Hazine-Devlet veya dolaylı olarak hepimiz bu geçen vatandaş adına kasaya yaklaşık 200 TL daha ödüyoruz. Günlük 40 bin aracın altında kalan tutar için ise 350 TL’nin tamamını Hazine-Devlet ve dolaylı olarak hepimiz ödüyoruz.
Burada indirimli fiyat önemli. Yani müteahhide verilen garanti fiyatın tamamı vatandaşa yansıtılmıyor. Fark kasadan ödenmeye devam ediliyor.
Buraya kadar olan konu bilinen bir mesele.
Şimdi yeni bir durum var.
Önceki haftalarda Zafer Şahin ve Mehmet Acet Osmangazi Köprüsü’nün günlük 40 bin araç garantinin üzerine çıktığını yazdılar. Bu güzel haber.
Ama burada bir sorun var. Sorun şu:
Araç garantisinin üzerine çıkılınca fazlalık gelirin yüzde 70’i şirkete ve kalan yüzde 30’u devlete gidiyor.
Burası da tamam...
Şimdi diyelim ki tam 40 bin araç geçiyor: Bu durumda tablo şu oluyor: 40 bin araç başına yaklaşık 150 TL şirket tahsil ediyor. Bu da günlük 6 milyon lira ediyor. Ama 350-150=200 TL farkı olan 8 milyon lirayı da devlet yine günlük olarak 6 ayda bir müteahhide ödüyor.
Çünkü köprü gerçek geçiş fiyatı 350 TL (rakamları yuvarlayarak yaklaşık veriyorum)
Şimdi gelelim asıl noktaya:
Diyelim ki Osmangazi Köprüsünü günlük 60 bin araç kullanmaya başladı.
Normalde durum ne olur?
Şirkete verilen günlük araç garantisi 40 bin araç üzerinden 350 TL toplam fiyatla 14 milyon lira. Ama 60 bin araç kullanırsa ve 150 liradan geçiyorsa şirketin günlük geliri 9 milyon lira ediyor.
Acaba burada devlet-siyaset “Biz indirimli fiyat ile size kolaylık yaptık, dolayısı ile günlük 14 milyon gelir (93 bin araç 150 TL ödeyerek) tamamlanana kadar size garanti edilen üzerinde araç geçişini saymayız” diyor mu?
Yani acaba bu köprüyü bu kadar yüksek fiyattan ihale edenler indirimli fiyatı toplam gelire mi sayıyor, yoksa araç üzerinden fazlalık geliri 30’a-70 bölüşülüyorlar mı?

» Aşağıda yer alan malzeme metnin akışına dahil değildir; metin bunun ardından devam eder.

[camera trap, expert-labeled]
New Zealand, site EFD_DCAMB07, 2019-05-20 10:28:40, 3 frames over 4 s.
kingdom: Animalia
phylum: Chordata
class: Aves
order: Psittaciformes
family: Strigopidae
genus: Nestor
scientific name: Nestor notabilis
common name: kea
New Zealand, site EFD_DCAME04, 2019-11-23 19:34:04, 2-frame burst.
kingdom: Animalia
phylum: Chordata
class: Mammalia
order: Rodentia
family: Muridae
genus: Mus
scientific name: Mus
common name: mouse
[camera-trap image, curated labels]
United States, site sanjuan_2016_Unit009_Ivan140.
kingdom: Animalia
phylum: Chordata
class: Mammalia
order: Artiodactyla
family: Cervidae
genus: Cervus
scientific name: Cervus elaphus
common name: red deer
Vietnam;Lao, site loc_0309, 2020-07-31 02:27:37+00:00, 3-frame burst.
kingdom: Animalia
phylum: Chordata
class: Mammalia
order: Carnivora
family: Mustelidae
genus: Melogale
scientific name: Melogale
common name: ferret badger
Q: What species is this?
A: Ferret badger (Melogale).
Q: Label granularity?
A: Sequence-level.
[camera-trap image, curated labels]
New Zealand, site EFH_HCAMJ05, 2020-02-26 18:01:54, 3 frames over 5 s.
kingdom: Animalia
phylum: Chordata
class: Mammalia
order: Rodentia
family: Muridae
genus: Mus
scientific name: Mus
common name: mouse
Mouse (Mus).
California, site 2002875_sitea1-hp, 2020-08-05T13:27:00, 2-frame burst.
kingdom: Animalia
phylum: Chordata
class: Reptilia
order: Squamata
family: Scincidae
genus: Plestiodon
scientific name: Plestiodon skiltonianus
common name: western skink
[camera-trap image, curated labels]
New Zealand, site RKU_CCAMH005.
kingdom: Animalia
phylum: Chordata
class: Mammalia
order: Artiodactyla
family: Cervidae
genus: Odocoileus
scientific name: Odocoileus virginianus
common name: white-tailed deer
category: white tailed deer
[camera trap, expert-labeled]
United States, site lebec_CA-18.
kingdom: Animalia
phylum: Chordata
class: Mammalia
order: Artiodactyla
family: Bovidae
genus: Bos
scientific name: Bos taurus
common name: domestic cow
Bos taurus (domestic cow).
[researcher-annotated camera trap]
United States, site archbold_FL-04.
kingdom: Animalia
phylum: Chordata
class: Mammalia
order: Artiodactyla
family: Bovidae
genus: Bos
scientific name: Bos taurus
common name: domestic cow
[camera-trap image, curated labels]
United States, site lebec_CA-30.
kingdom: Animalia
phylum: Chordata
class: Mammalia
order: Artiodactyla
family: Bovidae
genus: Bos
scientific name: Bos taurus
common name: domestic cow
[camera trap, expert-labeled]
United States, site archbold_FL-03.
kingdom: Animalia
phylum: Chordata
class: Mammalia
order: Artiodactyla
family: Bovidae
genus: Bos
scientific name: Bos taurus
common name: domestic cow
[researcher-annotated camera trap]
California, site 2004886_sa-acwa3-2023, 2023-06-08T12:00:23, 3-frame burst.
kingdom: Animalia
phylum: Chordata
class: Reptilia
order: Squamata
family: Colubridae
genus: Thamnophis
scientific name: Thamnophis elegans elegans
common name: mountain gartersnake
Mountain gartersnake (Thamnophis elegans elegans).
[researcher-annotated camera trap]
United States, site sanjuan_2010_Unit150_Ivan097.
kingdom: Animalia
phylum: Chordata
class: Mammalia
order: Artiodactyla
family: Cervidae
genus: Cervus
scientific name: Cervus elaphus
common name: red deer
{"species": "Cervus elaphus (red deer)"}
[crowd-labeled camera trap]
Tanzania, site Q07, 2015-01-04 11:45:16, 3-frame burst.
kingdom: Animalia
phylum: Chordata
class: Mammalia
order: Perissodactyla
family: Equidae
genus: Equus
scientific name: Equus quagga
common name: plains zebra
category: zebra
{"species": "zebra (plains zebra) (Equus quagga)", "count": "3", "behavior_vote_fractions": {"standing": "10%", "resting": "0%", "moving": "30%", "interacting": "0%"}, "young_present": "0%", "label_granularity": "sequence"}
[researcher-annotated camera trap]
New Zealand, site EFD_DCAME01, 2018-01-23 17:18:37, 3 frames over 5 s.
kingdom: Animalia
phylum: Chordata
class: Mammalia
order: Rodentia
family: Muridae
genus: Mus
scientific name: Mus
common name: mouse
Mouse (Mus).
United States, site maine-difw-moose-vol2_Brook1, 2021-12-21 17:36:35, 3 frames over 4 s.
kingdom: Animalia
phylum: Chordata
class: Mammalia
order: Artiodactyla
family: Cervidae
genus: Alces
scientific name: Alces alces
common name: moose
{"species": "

Bakın eğer indirimli fiyat dolana kadar araç sayısına bakılmazsa günlük araç geçişi 93 bine ulaşana kadar Osmangazi Köprüsünde müteahhitle fazlalık paylaşımı yapılmaz. Ama yok burada da bir cinlik devreye girmişse; hem devlet indirimli fiyatı kasadan ödemeye devam eder hem de müteahhit 40 bin aracın üzeri geçiş gelirinin yüzde 70’ini kasasına koyar.
Bu konuya henüz bir açıklama gelmedi.
Acaba fazlalık araç geçiyorsa;
1- Müteahhit hem 200 liralık farkı devletten almaya devam ediyor
2- Hem de fazlalık araç başına gelirin yüzde 70’ini ek olarak kasaya mı koyuyor?
Kısaca hep kasa kazanır kuralı mı işliyor? Yoksa indirimli fiyat farkı kapanana kadar devlet fazlalık geliri indirimli fiyata mı sayıyor?
Umarım bir açıklama gelir ve şeffaflık adına Milletin vergisinin nereye gittiğini öğrenmiş oluruz.